== MATERIAL APRESENTADO ==

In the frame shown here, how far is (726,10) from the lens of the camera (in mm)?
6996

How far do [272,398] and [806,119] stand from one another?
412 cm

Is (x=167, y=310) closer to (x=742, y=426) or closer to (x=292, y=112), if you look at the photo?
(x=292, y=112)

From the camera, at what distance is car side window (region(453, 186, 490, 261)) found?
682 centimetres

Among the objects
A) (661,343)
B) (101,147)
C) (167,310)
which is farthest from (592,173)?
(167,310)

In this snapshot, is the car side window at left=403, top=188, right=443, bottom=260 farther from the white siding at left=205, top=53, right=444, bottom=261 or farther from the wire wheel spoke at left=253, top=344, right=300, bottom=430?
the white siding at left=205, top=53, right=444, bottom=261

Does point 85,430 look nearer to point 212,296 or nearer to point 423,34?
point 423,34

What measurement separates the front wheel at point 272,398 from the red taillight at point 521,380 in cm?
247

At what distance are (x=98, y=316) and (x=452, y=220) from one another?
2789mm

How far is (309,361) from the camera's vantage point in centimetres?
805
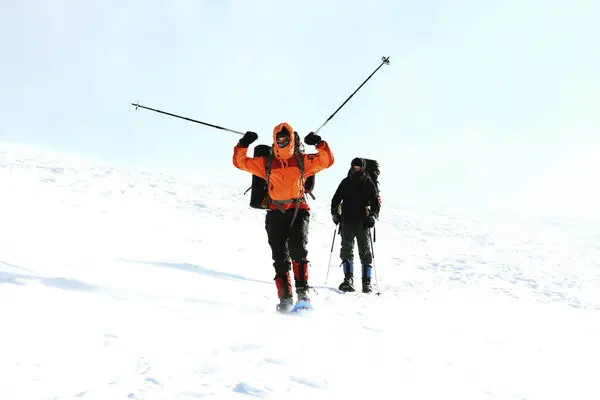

===

» **ENUNCIADO**: Copie, sem alterações, o trecho do material que começa na linha que contém "In this snapshot, is" e segue até o fim do material, com as duas extremidades incluídas. Deixe as imagens fora da resposta.

» **RESPOSTA**:
In this snapshot, is the car side window at left=403, top=188, right=443, bottom=260 farther from the white siding at left=205, top=53, right=444, bottom=261 or farther from the wire wheel spoke at left=253, top=344, right=300, bottom=430?
the white siding at left=205, top=53, right=444, bottom=261

Does point 85,430 look nearer to point 212,296 or nearer to point 423,34?
point 423,34

What measurement separates the front wheel at point 272,398 from the red taillight at point 521,380 in cm?
247

At what distance are (x=98, y=316) and (x=452, y=220) from one another?
2789mm

How far is (309,361) from the camera's vantage point in centimetres?
805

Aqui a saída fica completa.